Outre les lois, le rapport pointe une «faiblesse de l'impôt foncier» dans la région, bien que le Maroc se distingue, avec Israël, comme étant les deux pays qui «tirent le plus de recettes de l’impôt foncier», avec 1,6% du PIB pour le cas du Maroc. A cet égard, le rapport reproche au gouvernement sa «réticence» à «augmenter la charge fiscale globale». «Il n'a guère envie d'augmenter les taxes foncières qui ne peuvent être compensées par des baisses d'autres taxes», estime-t-on.

L’accès au foncier pour les femmes, les étrangers et les entreprises

Pour le cas du Maroc, le rapport souffle le chaud et le froid s’agissant de l’accès au foncier. S’il pointe «les obstacles auxquels se heurtent les entreprises pour accéder à la terre», qui peuvent être réduite pour des entreprises «politiquement connectées», il critique également l’accès des femmes, notant que «37% des femmes (contre 7% des hommes) au Maroc s'inquiètent» de perdre des biens en cas du décès du conjoint ou du divorce.

Le rapport s’étale aussi sur l'accès au foncier pour les étrangers, soulignant qu’au Maroc, «la complexité du cadre juridique de l'accès à certaines terres (comme les terres coutumières) empêche les étrangers d'investir dans certains secteurs économiques comme l'agriculture».

Le cas des terres collectives des Soulaliyates est également abordé. Le document rappelle, en effet, que le mouvement des Soulaliyates a obtenu de nombreuses réformes législatives notables en faveur des femmes, comme leur reconnaissance formelle comme bénéficiaires de compensations suite au transfert de terres collectives. Cependant, bien que l'approbation de la loi 62-17 a cimenté une étape importante dans la lutte pour l'égalité des sexes en matière de droits fonciers, qui a duré plus d'une décennie, «seuls 128 hectares ont été distribués à 867 femmes, qui ont depuis gardé le contrôle de ces terres», déplore-t-on.

Le rapport rappelle aussi qu’au Maroc, «un processus de "melkisation" a été mis en place depuis la fin des années 1960 pour convertir les terres collectives en terres privées individuelles (melk). Cependant, jusqu'à présent il a eu peu de succès en raison de problèmes de coordination institutionnelle, de difficultés à traiter la question de la copropriété et de l'exclusion des femmes des bénéficiaires».

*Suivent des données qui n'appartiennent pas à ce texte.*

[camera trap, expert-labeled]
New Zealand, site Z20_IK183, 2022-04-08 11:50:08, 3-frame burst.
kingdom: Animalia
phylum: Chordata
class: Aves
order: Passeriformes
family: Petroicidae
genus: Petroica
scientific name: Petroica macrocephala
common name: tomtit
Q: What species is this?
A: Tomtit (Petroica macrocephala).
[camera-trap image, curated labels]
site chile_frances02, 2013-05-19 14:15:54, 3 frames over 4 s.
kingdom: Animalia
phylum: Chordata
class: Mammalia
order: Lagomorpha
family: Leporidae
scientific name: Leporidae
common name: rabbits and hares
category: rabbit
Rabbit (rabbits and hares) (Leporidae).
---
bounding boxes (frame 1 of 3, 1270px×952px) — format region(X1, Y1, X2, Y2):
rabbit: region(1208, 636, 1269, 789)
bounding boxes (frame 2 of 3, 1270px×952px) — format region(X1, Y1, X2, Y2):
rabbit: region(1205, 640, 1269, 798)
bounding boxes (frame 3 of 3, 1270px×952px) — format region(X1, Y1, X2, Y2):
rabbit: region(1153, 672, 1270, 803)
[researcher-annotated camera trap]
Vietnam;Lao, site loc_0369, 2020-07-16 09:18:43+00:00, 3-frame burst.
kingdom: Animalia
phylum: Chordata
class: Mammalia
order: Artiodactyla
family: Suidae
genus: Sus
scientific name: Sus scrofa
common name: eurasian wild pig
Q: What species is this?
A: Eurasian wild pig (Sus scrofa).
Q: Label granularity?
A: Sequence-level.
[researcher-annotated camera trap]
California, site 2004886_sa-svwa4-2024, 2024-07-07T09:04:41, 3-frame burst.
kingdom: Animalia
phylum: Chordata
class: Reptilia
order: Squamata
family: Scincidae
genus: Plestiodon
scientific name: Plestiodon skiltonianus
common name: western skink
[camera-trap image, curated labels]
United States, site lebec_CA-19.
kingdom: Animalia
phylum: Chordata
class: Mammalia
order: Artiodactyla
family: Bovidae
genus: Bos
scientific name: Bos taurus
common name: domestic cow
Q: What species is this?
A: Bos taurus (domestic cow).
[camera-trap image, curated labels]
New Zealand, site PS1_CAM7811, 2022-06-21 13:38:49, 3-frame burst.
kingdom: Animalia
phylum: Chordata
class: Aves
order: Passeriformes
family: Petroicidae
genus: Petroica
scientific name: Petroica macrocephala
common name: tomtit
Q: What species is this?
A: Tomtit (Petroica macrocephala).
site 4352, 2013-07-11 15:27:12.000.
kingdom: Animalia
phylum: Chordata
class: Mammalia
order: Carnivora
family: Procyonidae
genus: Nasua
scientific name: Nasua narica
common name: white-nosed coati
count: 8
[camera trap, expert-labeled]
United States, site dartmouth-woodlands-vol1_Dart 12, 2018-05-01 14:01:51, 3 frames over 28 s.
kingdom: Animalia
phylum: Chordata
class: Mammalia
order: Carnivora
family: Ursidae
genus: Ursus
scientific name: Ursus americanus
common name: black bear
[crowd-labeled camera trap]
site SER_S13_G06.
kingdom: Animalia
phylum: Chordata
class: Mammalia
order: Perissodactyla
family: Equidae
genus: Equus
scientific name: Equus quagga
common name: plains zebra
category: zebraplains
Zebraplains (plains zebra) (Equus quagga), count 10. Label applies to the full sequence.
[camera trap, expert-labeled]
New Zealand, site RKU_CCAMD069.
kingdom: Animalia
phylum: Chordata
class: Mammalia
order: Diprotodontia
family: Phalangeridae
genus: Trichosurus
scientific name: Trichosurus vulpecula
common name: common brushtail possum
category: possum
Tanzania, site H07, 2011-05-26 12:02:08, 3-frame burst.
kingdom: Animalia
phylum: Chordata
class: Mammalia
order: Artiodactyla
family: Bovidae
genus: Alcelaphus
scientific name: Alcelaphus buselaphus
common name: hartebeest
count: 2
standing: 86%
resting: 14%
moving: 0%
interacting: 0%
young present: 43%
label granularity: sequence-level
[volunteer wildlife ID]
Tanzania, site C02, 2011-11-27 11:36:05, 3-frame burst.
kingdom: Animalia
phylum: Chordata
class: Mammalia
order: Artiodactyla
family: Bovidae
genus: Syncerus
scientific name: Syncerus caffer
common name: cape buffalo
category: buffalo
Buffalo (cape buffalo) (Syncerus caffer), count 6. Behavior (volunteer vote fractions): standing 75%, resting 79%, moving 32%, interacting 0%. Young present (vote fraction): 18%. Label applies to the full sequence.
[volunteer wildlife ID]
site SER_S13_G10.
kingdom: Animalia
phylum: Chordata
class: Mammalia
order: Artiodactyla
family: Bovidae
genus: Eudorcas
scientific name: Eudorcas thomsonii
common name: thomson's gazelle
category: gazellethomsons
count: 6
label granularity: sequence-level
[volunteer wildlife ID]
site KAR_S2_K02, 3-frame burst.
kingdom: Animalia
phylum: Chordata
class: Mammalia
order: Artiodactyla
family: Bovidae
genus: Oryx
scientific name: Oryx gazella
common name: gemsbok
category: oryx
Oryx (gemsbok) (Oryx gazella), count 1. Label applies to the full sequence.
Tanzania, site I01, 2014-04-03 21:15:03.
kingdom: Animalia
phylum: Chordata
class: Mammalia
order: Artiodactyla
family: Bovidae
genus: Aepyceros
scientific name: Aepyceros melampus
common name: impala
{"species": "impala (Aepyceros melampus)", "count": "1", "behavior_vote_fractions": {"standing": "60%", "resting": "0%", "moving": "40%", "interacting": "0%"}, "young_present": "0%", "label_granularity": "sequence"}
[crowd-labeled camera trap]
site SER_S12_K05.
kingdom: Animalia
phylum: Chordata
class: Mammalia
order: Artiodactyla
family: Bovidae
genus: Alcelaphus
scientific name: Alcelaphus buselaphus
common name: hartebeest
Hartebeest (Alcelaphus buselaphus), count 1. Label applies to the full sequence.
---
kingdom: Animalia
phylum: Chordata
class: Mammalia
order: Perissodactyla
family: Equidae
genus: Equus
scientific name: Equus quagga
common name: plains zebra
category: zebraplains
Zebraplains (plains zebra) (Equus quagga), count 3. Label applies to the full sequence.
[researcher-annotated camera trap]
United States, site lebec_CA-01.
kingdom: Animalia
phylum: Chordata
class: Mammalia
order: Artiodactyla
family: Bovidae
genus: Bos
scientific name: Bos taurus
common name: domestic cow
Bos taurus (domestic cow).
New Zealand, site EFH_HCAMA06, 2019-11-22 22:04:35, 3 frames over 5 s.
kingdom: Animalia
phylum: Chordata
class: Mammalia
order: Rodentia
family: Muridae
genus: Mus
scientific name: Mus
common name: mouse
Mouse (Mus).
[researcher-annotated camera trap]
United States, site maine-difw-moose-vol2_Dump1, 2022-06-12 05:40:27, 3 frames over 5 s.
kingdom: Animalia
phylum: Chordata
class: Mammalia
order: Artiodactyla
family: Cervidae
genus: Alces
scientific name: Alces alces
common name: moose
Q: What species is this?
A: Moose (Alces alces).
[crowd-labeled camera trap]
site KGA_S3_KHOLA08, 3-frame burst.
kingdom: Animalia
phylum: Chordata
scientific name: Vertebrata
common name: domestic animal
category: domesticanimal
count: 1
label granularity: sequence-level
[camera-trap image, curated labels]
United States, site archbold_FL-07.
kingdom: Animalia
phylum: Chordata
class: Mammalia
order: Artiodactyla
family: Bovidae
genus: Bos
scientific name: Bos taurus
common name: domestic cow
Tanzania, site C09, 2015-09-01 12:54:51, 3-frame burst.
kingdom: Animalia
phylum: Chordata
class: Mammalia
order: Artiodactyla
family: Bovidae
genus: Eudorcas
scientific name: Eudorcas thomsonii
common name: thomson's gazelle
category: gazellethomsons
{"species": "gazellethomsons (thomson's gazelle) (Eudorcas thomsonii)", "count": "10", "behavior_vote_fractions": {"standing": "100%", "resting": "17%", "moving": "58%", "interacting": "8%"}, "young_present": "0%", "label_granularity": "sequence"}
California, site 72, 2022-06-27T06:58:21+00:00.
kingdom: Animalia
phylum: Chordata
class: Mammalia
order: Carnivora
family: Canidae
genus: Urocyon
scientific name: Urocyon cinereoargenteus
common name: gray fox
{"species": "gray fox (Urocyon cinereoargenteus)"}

La Banque mondiale appelle ainsi les pays de la région MENA à «améliorer l'administration et le régime foncier». «La prise de décisions éclairées et l'amélioration de l'allocation et de l'utilisation des terres dépendront de la modernisation de l'administration foncière. L'évaluation des lacunes et des contraintes en matière de capacités techniques, financières et opérationnelles aidera chaque pays à déterminer l'ampleur des réformes nécessaires et la feuille de route réalisable», recommande-t-elle en reconnaissant que «des politiques visant à moderniser l'administration foncière ont été mises en œuvre dans les pays du Golfe et sont envisagées ou formulées en Égypte, en Jordanie, au Liban, au Maroc, en Tunisie, en Cisjordanie et à Gaza».